Even making it deep into the seventh was a big step forward for Gray. The last time he reached 6 2/3 innings was June 25, 2018, against the Rays, and he reached that point only three times in 23 starts that season. Friday's success is a reassurance for the Reds after signing Gray to a three-year, $30.5 million contract extension this offseason.
But as with Luis Castillo on Wednesday, just a couple of pitches were enough to allow the game-winning run. On his first pitch of the seventh inning, Gray hung a curveball against Starling Marte, and three batters later, Kang knocked in the game-winning run on a curveball in the middle of the zone.
"At the end of the day, I want to say it was a good outing," Gray said, "but you come away and lose a ballgame, that's all that really matters. Come away losing a ballgame, and it's not fun."
Offense streaking in wrong direction
For the third straight night and fourth time this season, the Reds were shut out by their opponent. It extended a run-scoring drought to 28 innings, the longest for the club since Aug. 5-8, 2015.
Joey Votto and Eugenio Suarez provided power to try to end that spell, doubling in the first and second innings, respectively. But Yasiel Puig's hard line-drive double play ball ended the first, and Joe Musgrove struck out two in the second on his way to eight strikeouts on the night.
The Reds had just one hit the rest of the game.
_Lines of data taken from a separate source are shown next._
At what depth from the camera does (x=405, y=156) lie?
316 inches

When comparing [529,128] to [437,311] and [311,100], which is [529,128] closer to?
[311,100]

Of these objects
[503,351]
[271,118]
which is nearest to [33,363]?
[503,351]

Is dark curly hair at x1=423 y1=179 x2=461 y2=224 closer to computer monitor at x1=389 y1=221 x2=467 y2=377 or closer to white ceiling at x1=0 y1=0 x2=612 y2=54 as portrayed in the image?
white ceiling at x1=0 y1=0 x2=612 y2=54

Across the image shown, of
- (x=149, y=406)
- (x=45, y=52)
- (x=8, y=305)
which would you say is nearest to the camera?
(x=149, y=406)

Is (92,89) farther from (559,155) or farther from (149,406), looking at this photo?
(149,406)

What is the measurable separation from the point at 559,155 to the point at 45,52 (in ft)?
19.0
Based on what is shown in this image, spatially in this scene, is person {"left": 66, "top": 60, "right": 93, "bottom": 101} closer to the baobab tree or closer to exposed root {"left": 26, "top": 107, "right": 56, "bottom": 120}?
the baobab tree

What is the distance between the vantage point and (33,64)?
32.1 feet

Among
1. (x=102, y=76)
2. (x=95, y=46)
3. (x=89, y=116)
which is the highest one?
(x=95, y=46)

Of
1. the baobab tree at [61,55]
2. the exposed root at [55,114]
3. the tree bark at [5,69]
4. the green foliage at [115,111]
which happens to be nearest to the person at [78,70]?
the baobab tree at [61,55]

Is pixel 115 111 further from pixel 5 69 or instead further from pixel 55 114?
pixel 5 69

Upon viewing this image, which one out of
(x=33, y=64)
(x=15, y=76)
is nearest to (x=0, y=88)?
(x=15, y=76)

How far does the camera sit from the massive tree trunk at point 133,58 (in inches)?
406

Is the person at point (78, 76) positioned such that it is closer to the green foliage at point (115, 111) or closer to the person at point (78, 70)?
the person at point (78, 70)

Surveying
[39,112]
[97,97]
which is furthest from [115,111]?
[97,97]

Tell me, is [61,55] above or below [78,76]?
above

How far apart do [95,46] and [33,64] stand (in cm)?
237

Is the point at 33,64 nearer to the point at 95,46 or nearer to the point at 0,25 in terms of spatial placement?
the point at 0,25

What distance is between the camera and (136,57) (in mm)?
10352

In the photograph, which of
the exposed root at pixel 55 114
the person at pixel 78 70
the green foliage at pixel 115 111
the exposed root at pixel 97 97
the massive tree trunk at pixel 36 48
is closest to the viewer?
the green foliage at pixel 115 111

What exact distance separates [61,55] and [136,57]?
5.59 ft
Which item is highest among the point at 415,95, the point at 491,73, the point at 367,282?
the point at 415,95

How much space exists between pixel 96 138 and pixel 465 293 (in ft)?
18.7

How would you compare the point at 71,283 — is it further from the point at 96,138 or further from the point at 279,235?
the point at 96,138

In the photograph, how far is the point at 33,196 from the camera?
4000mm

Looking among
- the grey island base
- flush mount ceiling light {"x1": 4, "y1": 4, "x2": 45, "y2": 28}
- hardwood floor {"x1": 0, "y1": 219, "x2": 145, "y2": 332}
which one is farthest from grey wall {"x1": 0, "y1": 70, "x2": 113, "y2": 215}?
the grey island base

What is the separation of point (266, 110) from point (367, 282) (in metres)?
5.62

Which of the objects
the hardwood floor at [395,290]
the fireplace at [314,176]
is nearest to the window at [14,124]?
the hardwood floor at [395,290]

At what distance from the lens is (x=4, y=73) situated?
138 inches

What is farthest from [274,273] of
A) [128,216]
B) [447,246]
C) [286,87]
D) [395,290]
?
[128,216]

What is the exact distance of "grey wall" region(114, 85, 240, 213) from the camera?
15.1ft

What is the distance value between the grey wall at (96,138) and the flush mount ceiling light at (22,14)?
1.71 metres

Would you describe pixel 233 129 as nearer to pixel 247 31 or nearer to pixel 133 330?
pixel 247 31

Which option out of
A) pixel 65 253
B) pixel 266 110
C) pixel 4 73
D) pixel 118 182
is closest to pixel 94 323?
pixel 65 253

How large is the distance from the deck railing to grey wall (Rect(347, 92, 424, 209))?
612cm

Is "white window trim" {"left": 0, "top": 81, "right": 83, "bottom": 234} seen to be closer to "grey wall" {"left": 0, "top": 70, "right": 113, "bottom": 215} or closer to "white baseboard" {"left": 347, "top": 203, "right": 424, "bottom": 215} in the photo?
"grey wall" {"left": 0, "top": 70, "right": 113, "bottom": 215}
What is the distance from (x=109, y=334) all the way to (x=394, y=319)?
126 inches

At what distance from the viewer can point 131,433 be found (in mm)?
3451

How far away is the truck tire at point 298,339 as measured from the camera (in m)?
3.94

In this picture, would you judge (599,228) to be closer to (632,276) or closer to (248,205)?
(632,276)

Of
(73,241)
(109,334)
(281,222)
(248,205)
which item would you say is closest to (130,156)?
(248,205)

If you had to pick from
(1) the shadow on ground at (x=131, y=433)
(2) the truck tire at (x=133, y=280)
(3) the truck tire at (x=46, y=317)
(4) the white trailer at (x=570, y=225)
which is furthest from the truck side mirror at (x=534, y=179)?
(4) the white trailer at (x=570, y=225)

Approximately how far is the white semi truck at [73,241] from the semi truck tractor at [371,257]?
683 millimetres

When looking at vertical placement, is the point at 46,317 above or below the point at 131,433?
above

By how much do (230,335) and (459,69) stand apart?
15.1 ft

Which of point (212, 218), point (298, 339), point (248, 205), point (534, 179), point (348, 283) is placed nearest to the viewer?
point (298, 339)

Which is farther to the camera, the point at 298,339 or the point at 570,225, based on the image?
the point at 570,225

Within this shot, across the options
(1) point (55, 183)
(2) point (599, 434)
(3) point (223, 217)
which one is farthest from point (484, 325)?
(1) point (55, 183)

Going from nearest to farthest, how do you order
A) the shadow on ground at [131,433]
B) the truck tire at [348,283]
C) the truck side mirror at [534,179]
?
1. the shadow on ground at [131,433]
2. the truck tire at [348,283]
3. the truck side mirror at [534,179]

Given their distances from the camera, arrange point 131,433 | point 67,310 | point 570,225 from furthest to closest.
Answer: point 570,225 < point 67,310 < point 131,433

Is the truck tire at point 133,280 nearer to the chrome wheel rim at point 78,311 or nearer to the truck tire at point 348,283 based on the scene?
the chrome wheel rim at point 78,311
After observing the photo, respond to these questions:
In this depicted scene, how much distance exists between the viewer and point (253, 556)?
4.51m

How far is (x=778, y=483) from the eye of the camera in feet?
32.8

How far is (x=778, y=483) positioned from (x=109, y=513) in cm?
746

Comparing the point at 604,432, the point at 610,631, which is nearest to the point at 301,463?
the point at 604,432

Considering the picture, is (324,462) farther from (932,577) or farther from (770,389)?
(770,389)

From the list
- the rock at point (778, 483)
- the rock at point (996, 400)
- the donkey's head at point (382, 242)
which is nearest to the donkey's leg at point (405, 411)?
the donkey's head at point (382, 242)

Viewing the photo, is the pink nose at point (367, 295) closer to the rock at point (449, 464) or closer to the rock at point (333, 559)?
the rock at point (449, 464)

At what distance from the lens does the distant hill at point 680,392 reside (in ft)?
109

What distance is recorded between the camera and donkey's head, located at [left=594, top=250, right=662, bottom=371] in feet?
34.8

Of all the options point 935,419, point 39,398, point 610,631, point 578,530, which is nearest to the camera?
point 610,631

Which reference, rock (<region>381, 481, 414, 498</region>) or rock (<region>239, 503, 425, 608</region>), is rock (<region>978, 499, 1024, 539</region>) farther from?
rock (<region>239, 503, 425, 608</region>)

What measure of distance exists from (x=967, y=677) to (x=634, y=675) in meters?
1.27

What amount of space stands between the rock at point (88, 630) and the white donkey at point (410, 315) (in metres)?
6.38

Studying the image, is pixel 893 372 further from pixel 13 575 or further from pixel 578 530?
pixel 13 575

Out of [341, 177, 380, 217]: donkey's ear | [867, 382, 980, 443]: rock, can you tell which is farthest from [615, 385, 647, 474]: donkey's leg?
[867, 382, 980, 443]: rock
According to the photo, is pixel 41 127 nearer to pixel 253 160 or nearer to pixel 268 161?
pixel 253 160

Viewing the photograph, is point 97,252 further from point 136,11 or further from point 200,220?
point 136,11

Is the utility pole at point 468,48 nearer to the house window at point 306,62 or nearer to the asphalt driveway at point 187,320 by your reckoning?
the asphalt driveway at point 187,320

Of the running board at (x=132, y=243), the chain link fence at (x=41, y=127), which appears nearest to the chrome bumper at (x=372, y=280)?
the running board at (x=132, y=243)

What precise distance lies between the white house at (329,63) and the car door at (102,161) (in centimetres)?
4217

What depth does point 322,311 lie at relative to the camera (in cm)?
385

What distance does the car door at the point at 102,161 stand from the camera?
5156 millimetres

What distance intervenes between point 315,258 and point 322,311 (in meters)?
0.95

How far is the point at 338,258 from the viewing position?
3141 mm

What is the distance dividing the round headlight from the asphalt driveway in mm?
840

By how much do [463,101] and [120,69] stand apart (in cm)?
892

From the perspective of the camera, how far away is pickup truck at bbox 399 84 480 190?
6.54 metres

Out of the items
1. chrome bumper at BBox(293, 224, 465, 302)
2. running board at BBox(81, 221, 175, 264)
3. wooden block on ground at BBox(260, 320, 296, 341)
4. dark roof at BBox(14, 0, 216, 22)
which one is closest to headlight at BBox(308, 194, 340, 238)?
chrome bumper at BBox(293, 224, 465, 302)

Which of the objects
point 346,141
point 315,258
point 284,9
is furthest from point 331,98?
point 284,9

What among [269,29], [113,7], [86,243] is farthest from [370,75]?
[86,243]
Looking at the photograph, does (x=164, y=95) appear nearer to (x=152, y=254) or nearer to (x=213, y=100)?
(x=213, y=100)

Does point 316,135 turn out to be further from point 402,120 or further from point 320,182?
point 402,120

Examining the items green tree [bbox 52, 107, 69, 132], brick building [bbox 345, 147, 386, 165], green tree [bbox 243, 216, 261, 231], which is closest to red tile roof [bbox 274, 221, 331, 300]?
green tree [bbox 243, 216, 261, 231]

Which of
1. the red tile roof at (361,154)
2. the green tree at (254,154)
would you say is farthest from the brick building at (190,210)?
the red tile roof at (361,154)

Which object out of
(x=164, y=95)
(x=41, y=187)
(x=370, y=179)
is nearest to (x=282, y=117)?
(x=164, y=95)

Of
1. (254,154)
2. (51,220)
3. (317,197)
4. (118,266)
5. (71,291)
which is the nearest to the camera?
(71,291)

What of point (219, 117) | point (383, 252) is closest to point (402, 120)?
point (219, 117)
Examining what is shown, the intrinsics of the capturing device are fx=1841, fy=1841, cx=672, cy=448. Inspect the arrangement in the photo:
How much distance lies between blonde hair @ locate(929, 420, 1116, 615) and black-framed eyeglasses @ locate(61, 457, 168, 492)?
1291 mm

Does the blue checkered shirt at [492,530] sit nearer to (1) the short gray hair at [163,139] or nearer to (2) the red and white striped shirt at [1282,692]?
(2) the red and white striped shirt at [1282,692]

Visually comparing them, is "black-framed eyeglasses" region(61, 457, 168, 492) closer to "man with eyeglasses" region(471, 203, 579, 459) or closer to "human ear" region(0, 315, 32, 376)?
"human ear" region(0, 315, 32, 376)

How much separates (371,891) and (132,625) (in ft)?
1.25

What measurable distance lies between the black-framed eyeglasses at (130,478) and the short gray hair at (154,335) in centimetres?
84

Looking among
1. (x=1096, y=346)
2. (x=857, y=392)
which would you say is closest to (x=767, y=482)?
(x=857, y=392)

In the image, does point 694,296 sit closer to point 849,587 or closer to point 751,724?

Their 34 hits are the fewest in the Majors, and they've averaged 1.57 runs per game in their first seven bouts.
"You can't really dwell on it. I don't really know what else to say," Bell said. "Our job is not to dwell on those things. We're trained [that way] and all our players are.
"It's why they're here, because they don't dwell on this, and they come out, they continue to work and work their way through it. We believe in them, and it's pretty much that simple for us."